TEXT SECTION:
>>>>

When I started this experiment I wanted to simply be more intentional with my phone usage. If I was expecting an email or needed to check the hours of the pharmacy or something, then that was fine, I reasoned. Even checking the news seemed ok as long as I was looking for something specific (what the president said in his address the night prior, for example). But what I quickly discovered was that very little of even my “intentional” usage was necessary. Did I NEED to check the weather multiple times a day? Of course not. I only needed to check it once in the morning to see if I needed an umbrella later. That’s it. Here are some other revelations from my experiment…

I Had More Time To Let My Mind Wander – I used to pull out my phone as soon as I felt even slightly disengaged from my task at hand. Work file taking an extra minute to load? Out comes the phone. Son is watching the last few minutes of Xavier Riddle? Out comes the phone.

When I stopped checking my phone I was daydreaming more, thinking more deeply about things, and being more engaged with what was happening right in front of me. And this had a real positive impact on my parenting. At one point my son was quietly eating a snack at the dining room table with me next to him. I searched for a second for something interesting to say to him. I landed on a painting on the wall (a colorful, mostly yellow, abstract piece my aunt painted) and asked him what he thought it looked like. He thought for a moment so I said I thought it looked like flowers. He said, “Daddy, I think it’s a camel.”

Alright, then.

This never would have happened had I been lost in phone-land. I found myself working harder to engage my kids and think about what would be beneficial to talk about.

I was being a better dad.

Reading More – In the “Before Times” (before the pandemic) I had a LONG commute into NYC. Part of that commute consisted of an hour-long train ride and I usually used that time to read. Since working from home, I felt I didn’t “have the time” to read much anymore. I was kidding myself. I had the time. I was just pouring that time into my cell phone.

<<<<

DATA FOR ANALYSIS:
>>>>

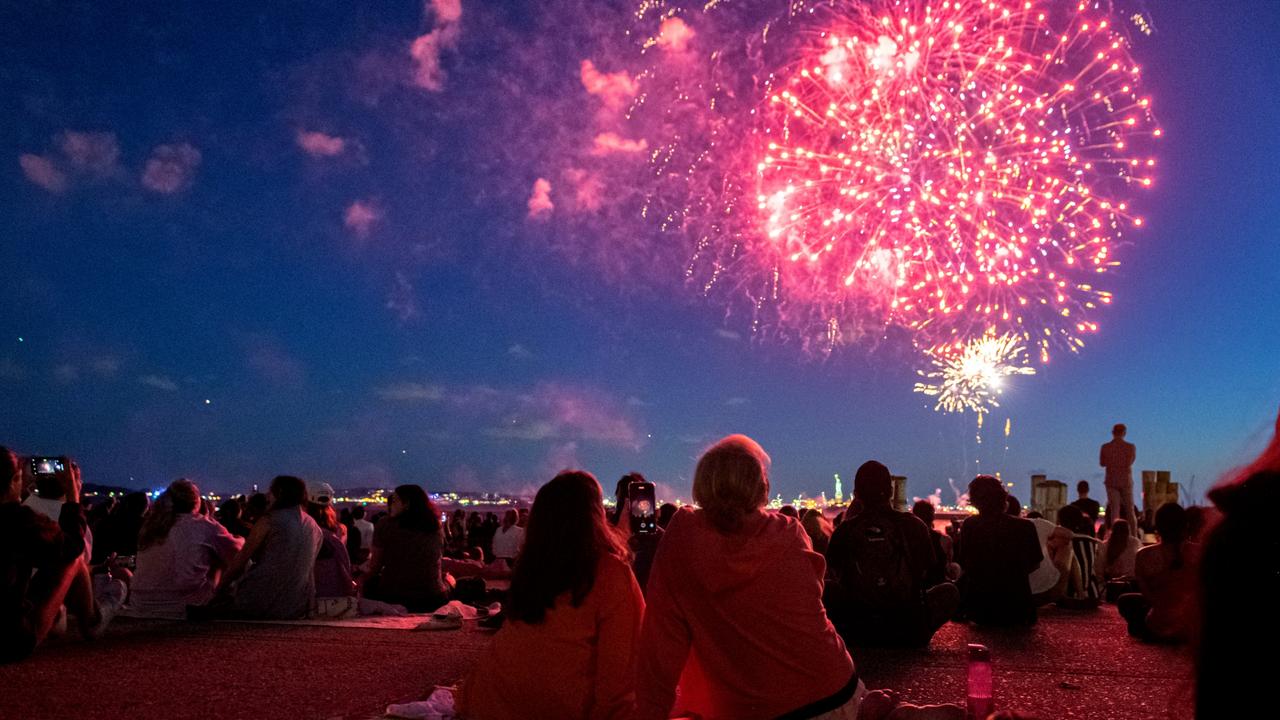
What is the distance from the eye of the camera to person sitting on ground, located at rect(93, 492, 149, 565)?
13.3m

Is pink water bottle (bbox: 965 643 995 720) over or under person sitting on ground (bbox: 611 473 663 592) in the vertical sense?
under

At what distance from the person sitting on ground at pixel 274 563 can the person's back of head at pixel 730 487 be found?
6.98 meters

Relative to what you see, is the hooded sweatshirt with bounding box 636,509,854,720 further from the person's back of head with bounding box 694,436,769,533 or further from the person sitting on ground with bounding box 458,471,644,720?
the person sitting on ground with bounding box 458,471,644,720

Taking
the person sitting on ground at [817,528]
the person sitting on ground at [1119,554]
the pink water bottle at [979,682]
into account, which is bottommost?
the pink water bottle at [979,682]

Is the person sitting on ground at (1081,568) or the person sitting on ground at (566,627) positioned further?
the person sitting on ground at (1081,568)

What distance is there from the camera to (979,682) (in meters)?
5.11

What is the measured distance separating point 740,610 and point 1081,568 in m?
10.00

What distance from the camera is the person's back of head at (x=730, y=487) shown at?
14.2 ft

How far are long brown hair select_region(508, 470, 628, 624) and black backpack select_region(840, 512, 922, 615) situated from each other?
12.0 feet

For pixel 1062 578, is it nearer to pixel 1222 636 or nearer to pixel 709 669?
pixel 709 669

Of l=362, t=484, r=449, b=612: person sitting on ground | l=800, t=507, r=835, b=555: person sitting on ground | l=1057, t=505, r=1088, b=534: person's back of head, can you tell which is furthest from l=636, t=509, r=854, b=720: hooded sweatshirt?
l=1057, t=505, r=1088, b=534: person's back of head

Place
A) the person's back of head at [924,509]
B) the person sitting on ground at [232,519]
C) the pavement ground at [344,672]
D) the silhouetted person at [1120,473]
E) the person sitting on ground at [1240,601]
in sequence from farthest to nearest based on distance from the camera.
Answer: the silhouetted person at [1120,473], the person sitting on ground at [232,519], the person's back of head at [924,509], the pavement ground at [344,672], the person sitting on ground at [1240,601]

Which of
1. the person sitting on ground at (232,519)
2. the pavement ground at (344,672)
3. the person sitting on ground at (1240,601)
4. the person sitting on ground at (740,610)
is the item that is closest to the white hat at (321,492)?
the person sitting on ground at (232,519)

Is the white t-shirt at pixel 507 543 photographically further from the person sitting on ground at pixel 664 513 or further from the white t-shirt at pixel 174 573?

<<<<

ACTIVITIES:
A - In the text about cutting back on phone use, what did the writer's son think the painting on the wall looked like?
B - Carry on the text about cutting back on phone use from where it stops.

TASK RESPONSES:
A - A camel.

B -
During my experiment, I was reading more. Reading more meant I had more interesting things to talk about with my wife. Also, since I was reading more, my kids SAW me reading more. My nose was buried in a book instead of a phone and seeing that is far more valuable for their development.

Again, I was being a better dad.

More Productive At Work – Not checking my phone four trillion time a day allowed me to get much more work done. But the QUALITY of my work improved, as well because I wasn’t constantly distracting myself (and yanking that handbrake!). I was able to actually drill down mentally, push through whatever boredom I happened to feel, and be more engaged with my work.

I also enjoyed my work more. These improvements made me feel much more satisfied at the end of the day. The satisfaction led to me feeling more positive, more confident, and less anxious when spending time with my family. I was more present and more engaged with them because I wasn’t worried about work.

Again… being a better dad. I hope you are noticing a theme.

I Went From Feeling Harried And Like I Had No Time For Anything To Feeling Like I Had A Handle On Things – How incredible is that? Wouldn’t we all like to feel that way all the time? There literally was not one single downside to severely limiting my phone usage.

But want to know the scary thing? I didn’t sustain it. Once my experiment was over and I recorded all the wonderful effects I went right back to my old habits. I always wondered why my mom went back to smoking after she quit when she was pregnant with my sister. Now I know (not that quitting smoking is the same as limiting screen time, but you get my drift). That’s what’s so insidious. Phones are so entwined with our lives that it feels almost impossible to quit them. But the benefits for us and our families are staring us in the face. If only we can put the phone down long enough to see them.